An Introduction to Rev Trevor Klar

As a minister for around 35 years I have had a rich and varied ministry. I have ministered in rural Port Lincoln) and remote (Kangaroo Island) settings; I have been involved in suburban ministry (Semaphore, Woodville, Seacombe); I have ministered in Urban fringe communities (Meadows and Mount Barker) and I have been involved in both workplace chaplaincy and school chaplaincy (PAC).

This has given me a rich and broad experience of ministry and has honed my skills. My areas of passion include working with people beyond the fringe of the church, particularly through chaplaincy, but I love the opportunity to speak of faith with those who either have no faith or are searching and exploring faith. I am also passionate about worship being “of the people”. We are all called to worship, not just watch it being done for us. This can include the arts, but also intensive prayer with those in need, and opportunities for individual response.

I also am passionate about small groups in the life of the church and will seek to encourage this area of ministry during my time at BCUC, particularly working alongside small group leaders to encourage them. I believe some programs are planned already so I look forward to supporting those.

One of my other passions is Disaster and Recovery Ministries. I have served in a variety of ways in this ministry, and in my last congregation we agreed that I would be released to be one of the early responders. I expect to continue this involvement in years to come.

I enjoy leading and participating in worship as it is a communal opportunity for us to hear and respond to the voice of God through Jesus and the Spirit, and I enjoy sharing about faith and helping people to deeply consider how they might grow in faith.

On a personal level – I am married (since Aug 1981 to Sue) have two grown daughters (Amy and Jessica) and two grandsons. I delight in Patrick (3 1?2) and Owen (12 months). I play golf (badly) and have kept Finches – although at the moment I am refurbishing my aviary so have none.

Of course, any bio sheet like this will barely tell any of the important “stuff” so please talk to me so we can discover each other.

A Message from Gary – 26 August 2018

Living Life to the Full  

One of the major themes of John’s Gospel is life. John introduces this theme in the first few verses of his Gospel: “All things came into being through him, and without him not one thing came into being. What has come into being in him was life.” And it comes near the end when John tells us why he wrote his Gospel: “…These are written that you may come to believe that Jesus is the Messiah, the Son of God, and that through believing you may have life in his name.”

All through the Gospel the theme of life emerges. Perhaps the best known reference is John 10:10: “I came that they may have life, and have it abundantly.” The word used there for abundant means,  ‘over and above’… ‘more than necessary’ … ‘superadded’ … ‘supreme’.

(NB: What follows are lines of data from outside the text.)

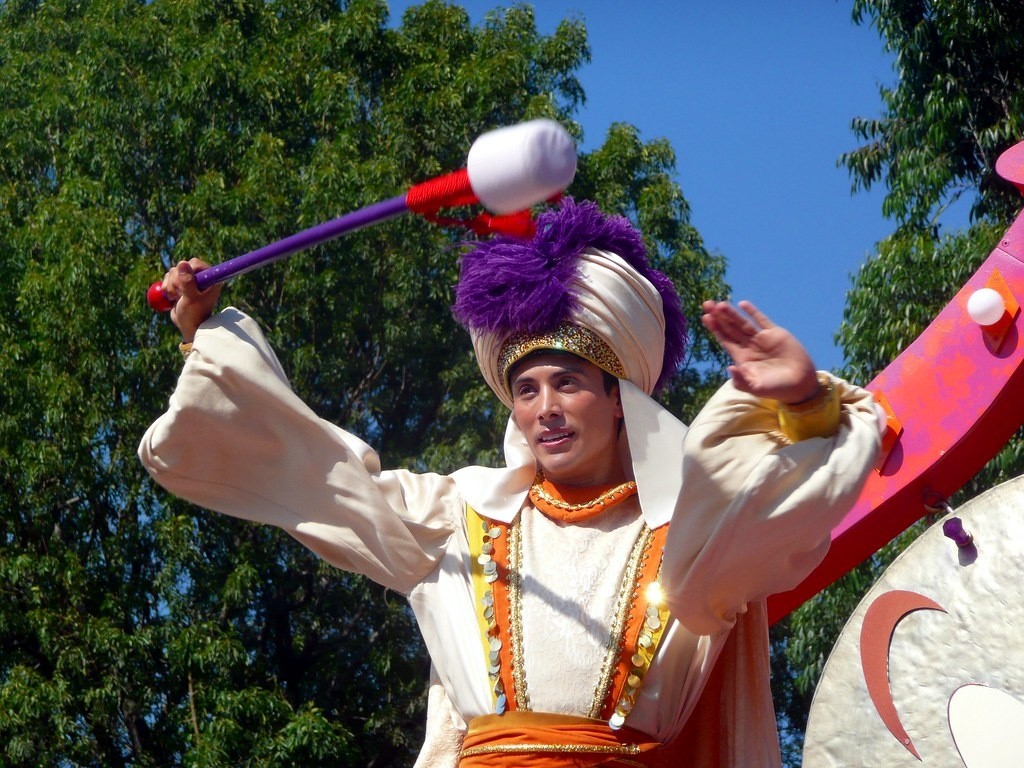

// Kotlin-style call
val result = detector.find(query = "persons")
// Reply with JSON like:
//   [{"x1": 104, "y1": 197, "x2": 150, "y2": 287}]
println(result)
[{"x1": 134, "y1": 257, "x2": 884, "y2": 768}]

Yet many people do not experience life in this way. Perhaps they experience life more like it seems Philip Adams does: “To me the universe is meaningless. There is no destiny, no author of creation. To me life is just a brief flash in infinite darkness.”

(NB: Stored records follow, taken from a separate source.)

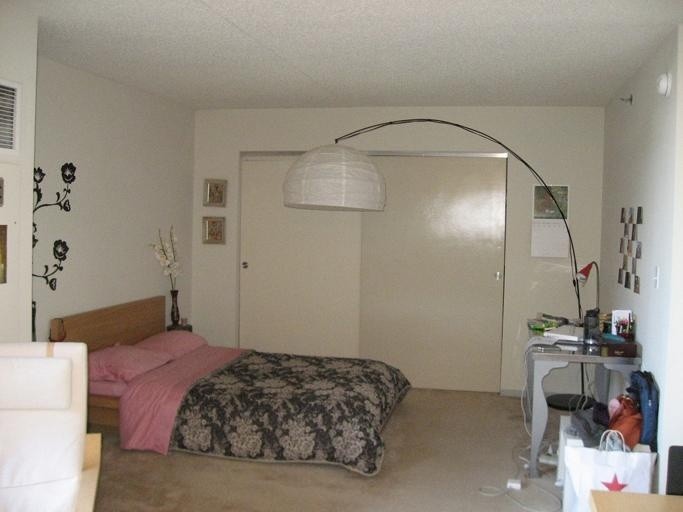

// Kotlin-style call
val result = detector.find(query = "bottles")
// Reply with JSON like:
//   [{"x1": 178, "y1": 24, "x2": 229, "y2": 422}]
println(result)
[{"x1": 582, "y1": 307, "x2": 600, "y2": 346}]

Perhaps part of the problem is with the word life itself. What is one word in English is at least three words in the Greek (the language of the New Testament). The first word is bios from which we derive our word biology. It is to do with the mechanics of life: eating, resting , reproducing. The second word is psyche from which we get psychology. It refers to the life of the mind and the emotions. Both of these are seen in the Christian tradition as good and necessary. But they are not enough for the fullness of life. So we have a third word zoe. It doesn’t translate into any common English word. But it is the word used when Jesus talks about life abundant or the fullness of life. It is a word which suggests the very life of God lived in and through us. To ignore this dimension is to live a diminished life.

We might call this deeper dimension of life the life of the soul or the spirit. So says John in his Gospel, open yourself to the deeper dimensions of life, allow the very life of God to come alive in you, for therein is the fullness of life. Or as the saint of old, Augustine said, “You have made us for yourself and our souls are restless until they rest in You.”